Text passage ▸
******************************

I've heard it argued the lesser thrones are occupied by a different order of spirit beings or by human representatives of Israel or of the church...

At any rate, the sovereign of the universe has decided to judge earth dwellers for their awful wickedness.  This should not be confused with the great white throne judgment after the millennial reign.  The judgment in Daniel 7 I believe occurs before the millennial kingdom and especially concerns the destiny of the fourth beast (vs. 11).

The judgment proceeds on the basis of what was recorded in the books.  The deeds of men are written down for evidence against them.  God's righteous judgment will not overlook the works which men have done.

In a final vision, Daniel sees the Son of Man coming with the clouds of heaven (vs. 13).  This is a revelation of Christ with special emphasis upon His humanity, His relationship to Israel as the Messiah, and His role as the governor of nations (vs. 14).

Christ has proved himself eminently qualified to rule, as every other human representative has not, and now He is invested with universal regal authority.

******************************

Dataset excerpt ▸

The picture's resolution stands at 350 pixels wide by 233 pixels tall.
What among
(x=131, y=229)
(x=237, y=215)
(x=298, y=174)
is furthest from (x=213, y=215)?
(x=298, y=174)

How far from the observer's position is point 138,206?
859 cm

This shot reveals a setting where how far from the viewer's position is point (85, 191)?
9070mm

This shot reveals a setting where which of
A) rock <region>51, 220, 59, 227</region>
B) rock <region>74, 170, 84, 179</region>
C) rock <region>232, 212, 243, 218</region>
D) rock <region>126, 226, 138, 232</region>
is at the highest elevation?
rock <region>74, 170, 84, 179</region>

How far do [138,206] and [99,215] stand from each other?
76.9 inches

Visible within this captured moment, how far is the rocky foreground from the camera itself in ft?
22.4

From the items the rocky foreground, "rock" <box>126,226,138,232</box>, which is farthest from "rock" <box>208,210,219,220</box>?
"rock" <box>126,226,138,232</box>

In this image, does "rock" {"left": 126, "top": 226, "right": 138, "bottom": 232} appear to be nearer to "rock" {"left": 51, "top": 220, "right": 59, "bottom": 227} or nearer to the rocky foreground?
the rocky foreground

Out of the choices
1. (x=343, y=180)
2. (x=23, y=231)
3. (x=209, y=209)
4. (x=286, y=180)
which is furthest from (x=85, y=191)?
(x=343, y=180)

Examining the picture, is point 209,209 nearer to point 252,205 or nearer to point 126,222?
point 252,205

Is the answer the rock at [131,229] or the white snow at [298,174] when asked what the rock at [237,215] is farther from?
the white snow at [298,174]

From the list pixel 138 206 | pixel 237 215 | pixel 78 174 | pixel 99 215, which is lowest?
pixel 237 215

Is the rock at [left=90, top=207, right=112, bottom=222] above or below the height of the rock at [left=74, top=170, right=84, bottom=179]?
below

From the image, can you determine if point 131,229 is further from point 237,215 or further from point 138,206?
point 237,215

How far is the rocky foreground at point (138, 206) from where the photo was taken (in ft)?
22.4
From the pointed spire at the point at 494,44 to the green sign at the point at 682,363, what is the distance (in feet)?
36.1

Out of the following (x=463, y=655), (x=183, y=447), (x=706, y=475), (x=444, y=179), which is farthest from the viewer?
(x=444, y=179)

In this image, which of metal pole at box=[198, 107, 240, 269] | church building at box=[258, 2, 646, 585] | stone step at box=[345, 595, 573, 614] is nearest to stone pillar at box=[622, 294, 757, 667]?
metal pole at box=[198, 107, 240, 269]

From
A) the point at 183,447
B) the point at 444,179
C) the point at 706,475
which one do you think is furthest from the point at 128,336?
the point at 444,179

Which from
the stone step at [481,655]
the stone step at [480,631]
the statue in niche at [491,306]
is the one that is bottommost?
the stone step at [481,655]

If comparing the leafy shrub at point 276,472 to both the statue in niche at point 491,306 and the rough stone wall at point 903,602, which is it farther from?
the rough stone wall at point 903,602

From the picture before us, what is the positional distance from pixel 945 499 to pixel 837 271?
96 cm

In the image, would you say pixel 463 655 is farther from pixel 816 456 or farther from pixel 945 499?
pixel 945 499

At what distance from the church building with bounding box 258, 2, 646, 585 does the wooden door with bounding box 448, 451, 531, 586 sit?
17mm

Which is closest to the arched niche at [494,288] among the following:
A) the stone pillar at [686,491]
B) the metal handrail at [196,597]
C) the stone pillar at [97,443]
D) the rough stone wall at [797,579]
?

******************************

Directions ▸
1/ Print the part of the Daniel 7 commentary that begins with the words "The judgment proceeds" and stops after "men have done.".
2/ Continue the Daniel 7 commentary from its last sentence.

The results ▸
1/
The judgment proceeds on the basis of what was recorded in the books.  The deeds of men are written down for evidence against them.  God's righteous judgment will not overlook the works which men have done.

2/
Daniel describes both the king and the kingdom.  The scope of the kingdom will include "all people, nations and languages."  The kingdom is as enduring as the earth itself.  The kingdom, then, refers to the future worldwide sway of Jesus Christ over the governments of earth.

None will contest His authority and none will dethrone the king of glory.  The kingdom here in Daniel is the earthly millennial kingdom, the restored Davidic kingdom, the Messianic kingdom and not the universal sovereignty of God--sometimes called the absolute kingdom--which He has always exercised in the affairs of men. 

The millennial age is a future period in history during which the universal government of God will be exercised on earth without opposition from men, through a human mediator--the man Christ Jesus.

I think a kingdom cannot exist without a king.  As long as the king is rejected and absent from earth, the kingdom will be delayed.  Some teachers speak of the postponement of the kingdom.  I think they mean the interval during which the kingdom program has been suspended during the church age.

Part 2 (Daniel 7: 15-28)

The visions were entirely beyond Daniel's ability to interpret.  He'd gazed upon some terrible scenes, and his spirit was disquieted (vs. 15).  An angel imparted the information Daniel sought (vs. 16).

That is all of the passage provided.